WAR (wins above replacement) is the foundation that I start with. Baseball Reference's WAR (originally created by Sean Smith) is not a perfect stat, and proponents and skeptics alike have offered a multitude of reasons why it is imperfect. These points of contention include: what replacement level should be, how to separate run prevention responsibilities between pitchers and defense, how to handle sequencing, HR/FB% and other luck-heavy factors, the necessity and specifics of league quality adjustments, using correct runs to wins conversions, and more. I understand all of these issues and consider them all. By no means do I only look at WAR, even though that is the data that I show next to each pitcher's name and/or photo in my rankings. Pitcher offensive WAR is included in all data.
Since WAR focuses heavily on value over a replacement player, it does not always paint the most accurate picture of dominance or pure "greatness". Therefore, I use WAA (wins above average) as well, which strips-out the replacement level "points" and focuses more on how well a pitcher pitched and a little less on much he pitched. Adding them together gives a rough snapshot of a player's career value, weighed moderately for "dominance". I know others weigh WAA to give it equal weight to WAR - which is fine with me. I chose to take the simple route. Others subtract negative WAA seasons from totals. I choose not to do this at this point, but can see the reason to do so.
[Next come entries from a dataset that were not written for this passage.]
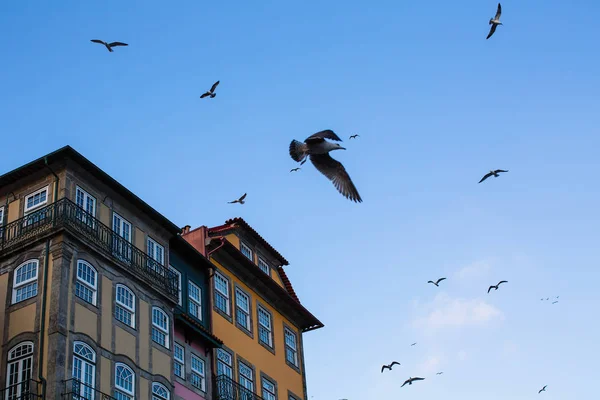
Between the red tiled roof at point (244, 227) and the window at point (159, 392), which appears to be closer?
the window at point (159, 392)

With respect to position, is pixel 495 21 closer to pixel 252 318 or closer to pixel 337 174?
pixel 337 174

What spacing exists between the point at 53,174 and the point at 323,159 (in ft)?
28.7

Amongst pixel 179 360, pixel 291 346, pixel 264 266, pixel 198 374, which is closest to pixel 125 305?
pixel 179 360

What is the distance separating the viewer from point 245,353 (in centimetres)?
3653

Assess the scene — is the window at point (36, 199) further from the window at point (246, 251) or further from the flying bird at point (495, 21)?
the flying bird at point (495, 21)

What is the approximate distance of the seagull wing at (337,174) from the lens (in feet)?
86.2

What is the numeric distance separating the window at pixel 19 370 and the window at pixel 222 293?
10390mm

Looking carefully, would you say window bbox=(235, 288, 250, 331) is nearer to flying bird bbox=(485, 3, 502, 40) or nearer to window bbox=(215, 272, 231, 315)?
window bbox=(215, 272, 231, 315)

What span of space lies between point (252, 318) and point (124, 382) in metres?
10.7

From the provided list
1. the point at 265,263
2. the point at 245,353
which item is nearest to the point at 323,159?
the point at 245,353

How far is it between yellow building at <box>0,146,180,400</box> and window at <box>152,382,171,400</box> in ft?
0.11

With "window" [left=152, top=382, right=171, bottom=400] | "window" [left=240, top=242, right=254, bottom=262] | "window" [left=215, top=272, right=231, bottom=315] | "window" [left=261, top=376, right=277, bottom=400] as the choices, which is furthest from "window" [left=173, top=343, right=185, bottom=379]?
"window" [left=240, top=242, right=254, bottom=262]

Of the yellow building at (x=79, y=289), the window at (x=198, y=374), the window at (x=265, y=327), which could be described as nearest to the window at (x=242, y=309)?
the window at (x=265, y=327)

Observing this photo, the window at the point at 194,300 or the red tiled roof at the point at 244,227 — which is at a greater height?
the red tiled roof at the point at 244,227
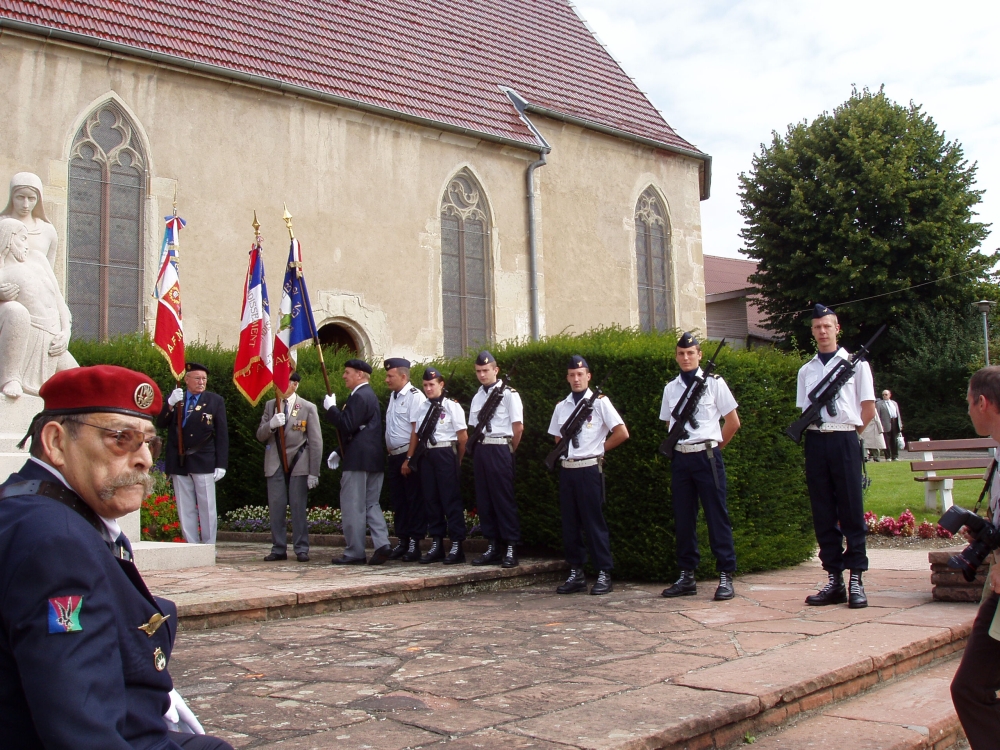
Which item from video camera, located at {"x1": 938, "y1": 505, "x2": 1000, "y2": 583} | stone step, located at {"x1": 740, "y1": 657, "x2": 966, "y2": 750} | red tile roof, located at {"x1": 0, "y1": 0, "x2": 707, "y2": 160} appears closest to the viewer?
video camera, located at {"x1": 938, "y1": 505, "x2": 1000, "y2": 583}

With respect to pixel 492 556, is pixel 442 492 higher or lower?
higher

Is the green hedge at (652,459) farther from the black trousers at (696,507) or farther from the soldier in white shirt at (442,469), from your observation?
the soldier in white shirt at (442,469)

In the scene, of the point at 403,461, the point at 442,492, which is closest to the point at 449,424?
the point at 442,492

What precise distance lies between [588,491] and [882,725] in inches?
150

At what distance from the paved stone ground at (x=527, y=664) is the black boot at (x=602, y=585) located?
0.12 meters

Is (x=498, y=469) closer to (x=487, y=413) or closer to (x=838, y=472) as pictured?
(x=487, y=413)

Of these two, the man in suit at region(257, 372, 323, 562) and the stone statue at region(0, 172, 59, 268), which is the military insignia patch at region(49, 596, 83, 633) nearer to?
the stone statue at region(0, 172, 59, 268)

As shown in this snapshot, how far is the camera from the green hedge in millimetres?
8188

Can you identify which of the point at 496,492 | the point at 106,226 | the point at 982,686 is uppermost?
the point at 106,226

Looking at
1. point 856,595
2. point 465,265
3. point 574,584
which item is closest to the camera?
point 856,595

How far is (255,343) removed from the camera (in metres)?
10.5

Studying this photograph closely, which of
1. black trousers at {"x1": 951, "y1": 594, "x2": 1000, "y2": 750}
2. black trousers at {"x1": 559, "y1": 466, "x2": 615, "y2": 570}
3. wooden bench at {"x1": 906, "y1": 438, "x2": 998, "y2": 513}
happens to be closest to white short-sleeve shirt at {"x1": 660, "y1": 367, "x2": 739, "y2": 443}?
black trousers at {"x1": 559, "y1": 466, "x2": 615, "y2": 570}

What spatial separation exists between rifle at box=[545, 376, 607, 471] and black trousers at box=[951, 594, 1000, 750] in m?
4.57

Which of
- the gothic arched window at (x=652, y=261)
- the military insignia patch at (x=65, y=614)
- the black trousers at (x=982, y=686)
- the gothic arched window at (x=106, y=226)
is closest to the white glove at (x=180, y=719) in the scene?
the military insignia patch at (x=65, y=614)
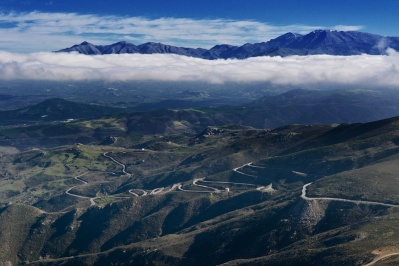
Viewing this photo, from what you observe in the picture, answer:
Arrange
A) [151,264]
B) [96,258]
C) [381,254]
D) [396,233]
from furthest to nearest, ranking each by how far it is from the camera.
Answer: [96,258] < [151,264] < [396,233] < [381,254]

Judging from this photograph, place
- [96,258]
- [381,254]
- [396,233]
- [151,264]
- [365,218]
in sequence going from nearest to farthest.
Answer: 1. [381,254]
2. [396,233]
3. [365,218]
4. [151,264]
5. [96,258]

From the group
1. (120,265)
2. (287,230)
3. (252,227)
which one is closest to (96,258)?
(120,265)

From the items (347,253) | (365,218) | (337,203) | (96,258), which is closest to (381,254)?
(347,253)

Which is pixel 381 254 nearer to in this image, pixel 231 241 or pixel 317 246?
pixel 317 246

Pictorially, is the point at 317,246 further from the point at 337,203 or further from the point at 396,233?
the point at 337,203

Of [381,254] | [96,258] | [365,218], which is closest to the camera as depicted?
[381,254]

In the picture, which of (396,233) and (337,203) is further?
(337,203)

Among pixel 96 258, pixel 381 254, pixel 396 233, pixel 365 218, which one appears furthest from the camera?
pixel 96 258

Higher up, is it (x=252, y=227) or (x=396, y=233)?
(x=396, y=233)

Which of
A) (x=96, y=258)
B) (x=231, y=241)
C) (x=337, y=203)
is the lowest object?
(x=96, y=258)
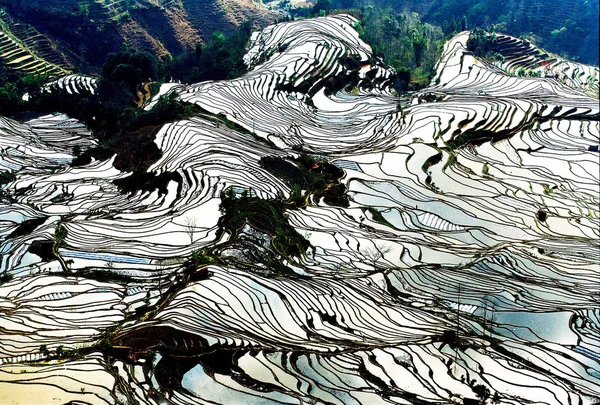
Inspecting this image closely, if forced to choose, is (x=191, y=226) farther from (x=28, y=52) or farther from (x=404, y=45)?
(x=28, y=52)

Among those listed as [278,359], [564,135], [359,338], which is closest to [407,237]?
[359,338]

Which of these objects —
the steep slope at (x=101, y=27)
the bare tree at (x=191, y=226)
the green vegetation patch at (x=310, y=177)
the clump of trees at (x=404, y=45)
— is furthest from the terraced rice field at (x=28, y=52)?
the bare tree at (x=191, y=226)

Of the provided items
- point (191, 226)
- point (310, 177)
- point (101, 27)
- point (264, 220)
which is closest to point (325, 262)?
point (264, 220)

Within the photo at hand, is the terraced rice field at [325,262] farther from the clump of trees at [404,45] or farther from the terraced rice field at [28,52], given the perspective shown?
the terraced rice field at [28,52]

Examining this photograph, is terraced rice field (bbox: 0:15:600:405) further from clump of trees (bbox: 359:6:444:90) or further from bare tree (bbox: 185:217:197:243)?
clump of trees (bbox: 359:6:444:90)

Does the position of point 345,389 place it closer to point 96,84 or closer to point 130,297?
point 130,297

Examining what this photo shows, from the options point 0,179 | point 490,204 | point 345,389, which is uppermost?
point 490,204

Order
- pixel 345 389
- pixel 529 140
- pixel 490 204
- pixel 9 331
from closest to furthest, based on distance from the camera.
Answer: pixel 345 389
pixel 9 331
pixel 490 204
pixel 529 140
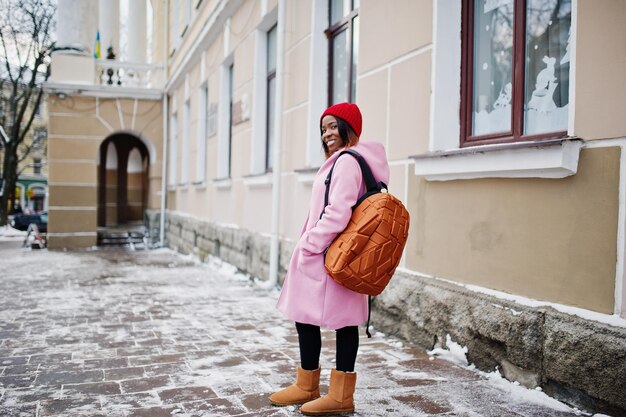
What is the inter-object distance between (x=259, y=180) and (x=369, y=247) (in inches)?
211

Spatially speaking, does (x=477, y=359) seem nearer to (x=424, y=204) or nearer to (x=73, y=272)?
(x=424, y=204)

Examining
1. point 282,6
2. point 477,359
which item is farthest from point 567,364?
point 282,6

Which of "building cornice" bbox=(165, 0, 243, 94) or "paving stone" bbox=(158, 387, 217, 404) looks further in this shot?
"building cornice" bbox=(165, 0, 243, 94)

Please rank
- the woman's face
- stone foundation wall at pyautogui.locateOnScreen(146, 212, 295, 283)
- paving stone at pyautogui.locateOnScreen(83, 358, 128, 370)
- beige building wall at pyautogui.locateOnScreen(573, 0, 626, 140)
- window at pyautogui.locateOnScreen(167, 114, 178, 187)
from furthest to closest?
window at pyautogui.locateOnScreen(167, 114, 178, 187)
stone foundation wall at pyautogui.locateOnScreen(146, 212, 295, 283)
paving stone at pyautogui.locateOnScreen(83, 358, 128, 370)
the woman's face
beige building wall at pyautogui.locateOnScreen(573, 0, 626, 140)

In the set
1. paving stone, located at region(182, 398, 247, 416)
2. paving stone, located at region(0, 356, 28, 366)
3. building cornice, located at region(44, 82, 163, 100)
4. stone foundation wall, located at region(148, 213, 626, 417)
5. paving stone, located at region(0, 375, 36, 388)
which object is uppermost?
building cornice, located at region(44, 82, 163, 100)

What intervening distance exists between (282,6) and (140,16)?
13923 mm

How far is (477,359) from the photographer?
3.50 m

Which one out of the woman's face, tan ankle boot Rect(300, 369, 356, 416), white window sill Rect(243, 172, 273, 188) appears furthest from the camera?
white window sill Rect(243, 172, 273, 188)

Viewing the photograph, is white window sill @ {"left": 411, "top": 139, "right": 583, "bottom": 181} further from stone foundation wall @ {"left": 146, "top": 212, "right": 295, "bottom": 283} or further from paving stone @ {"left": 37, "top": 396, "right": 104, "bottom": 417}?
stone foundation wall @ {"left": 146, "top": 212, "right": 295, "bottom": 283}

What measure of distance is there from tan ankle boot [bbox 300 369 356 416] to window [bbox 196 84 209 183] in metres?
9.43

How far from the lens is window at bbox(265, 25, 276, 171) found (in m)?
8.03

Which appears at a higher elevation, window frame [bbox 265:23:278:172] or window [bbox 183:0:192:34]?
window [bbox 183:0:192:34]

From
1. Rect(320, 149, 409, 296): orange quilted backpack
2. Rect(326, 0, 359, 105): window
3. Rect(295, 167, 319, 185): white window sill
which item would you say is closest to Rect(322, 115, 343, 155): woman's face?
Rect(320, 149, 409, 296): orange quilted backpack

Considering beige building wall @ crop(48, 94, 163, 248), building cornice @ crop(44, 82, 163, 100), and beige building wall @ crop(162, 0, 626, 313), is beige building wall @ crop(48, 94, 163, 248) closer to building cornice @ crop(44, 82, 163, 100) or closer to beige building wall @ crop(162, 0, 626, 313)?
building cornice @ crop(44, 82, 163, 100)
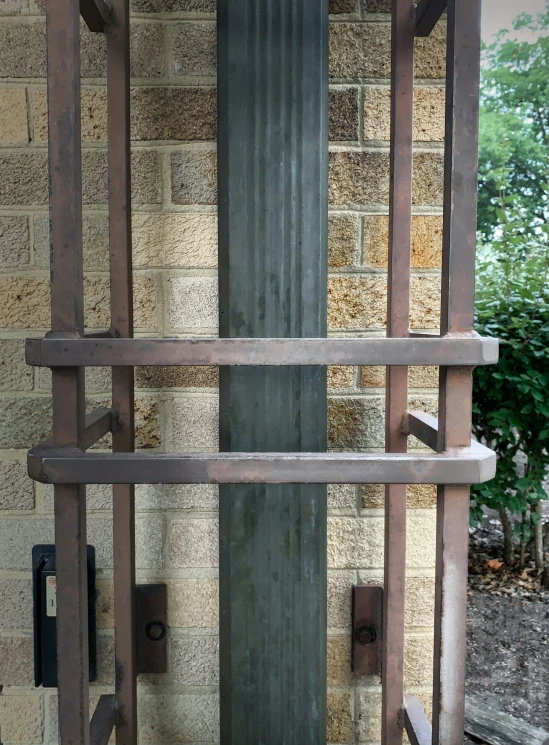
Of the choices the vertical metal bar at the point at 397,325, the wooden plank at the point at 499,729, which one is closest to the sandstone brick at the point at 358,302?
the vertical metal bar at the point at 397,325

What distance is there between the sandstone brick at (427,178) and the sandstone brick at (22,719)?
142 cm

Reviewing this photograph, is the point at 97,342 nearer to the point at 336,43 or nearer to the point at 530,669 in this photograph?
the point at 336,43

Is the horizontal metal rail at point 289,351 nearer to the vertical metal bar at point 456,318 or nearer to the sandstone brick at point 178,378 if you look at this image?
the vertical metal bar at point 456,318

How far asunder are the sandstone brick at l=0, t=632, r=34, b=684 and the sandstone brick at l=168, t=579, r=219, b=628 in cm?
33

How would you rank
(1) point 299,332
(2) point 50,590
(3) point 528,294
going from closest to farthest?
1. (1) point 299,332
2. (2) point 50,590
3. (3) point 528,294

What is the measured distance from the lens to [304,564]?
1.40m

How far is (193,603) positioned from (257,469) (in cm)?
68

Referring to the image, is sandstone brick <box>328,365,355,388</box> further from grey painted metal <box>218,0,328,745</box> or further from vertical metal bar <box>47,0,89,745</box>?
vertical metal bar <box>47,0,89,745</box>

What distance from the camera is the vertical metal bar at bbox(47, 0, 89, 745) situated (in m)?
0.97

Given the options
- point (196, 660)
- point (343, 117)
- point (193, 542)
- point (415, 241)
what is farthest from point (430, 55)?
point (196, 660)

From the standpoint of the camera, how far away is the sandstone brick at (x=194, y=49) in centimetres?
140

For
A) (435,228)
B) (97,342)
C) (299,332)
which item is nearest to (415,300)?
(435,228)

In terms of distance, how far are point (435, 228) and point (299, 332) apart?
0.39 meters

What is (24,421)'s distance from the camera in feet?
4.84
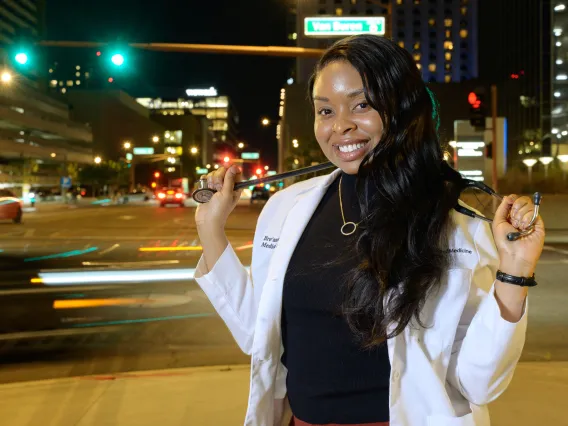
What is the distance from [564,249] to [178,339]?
1427 centimetres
Unfortunately, even WAR + WAA is not even close to all-encompassing. From that jumping-off point, I look at all of the following factors (in no particular order):
1. Peak dominance beyond what WAA captures. This is why guys like Marichal and Koufax are much higher than what WAR + WAA would suggest. How great was the pitcher at his VERY best? How does his top 3 or 5 or 7 seasons rate?
2. League quality
3. Postseason success
4. Park factor issues in BBRef WAR that may be unfairly helping or hurting a particular pitcher
6. A relief pitcher's WPA data
7. Missed time due to wars, labor issues, segregation, death, and abrupt injuries (in very rare cases), being unfairly buried in the minors, etc.
9. Subjective elements such as historical opinion/perception
*I believe Fangraph's FIP-focused WAR is more accurate for predicting future performance and for estimating talent and value for players with short careers to that point. I think BBref and BBG paint a more accurate picture for guys with long careers, such as the guys being evaluated for this list.
So why use WAR as my foundation if WAR is not a perfect stat?
A lot of things have to be considered when ranking pitchers. Some of these are: skill-driven run prevention, longevity/innings pitched "ability", park effects, team defense, strength of opponents played, league quality, bullpen support, luck, and a lot more. WAR considers most of these things and most of them fairly accurately. I could go into detail about how each of these factors impacts each pitcher's rankings separately, but a single number makes it a lot easier and not much less accurate. Whatever is not covered by WAR/WAA can be easily added to one's evaluation subjectively.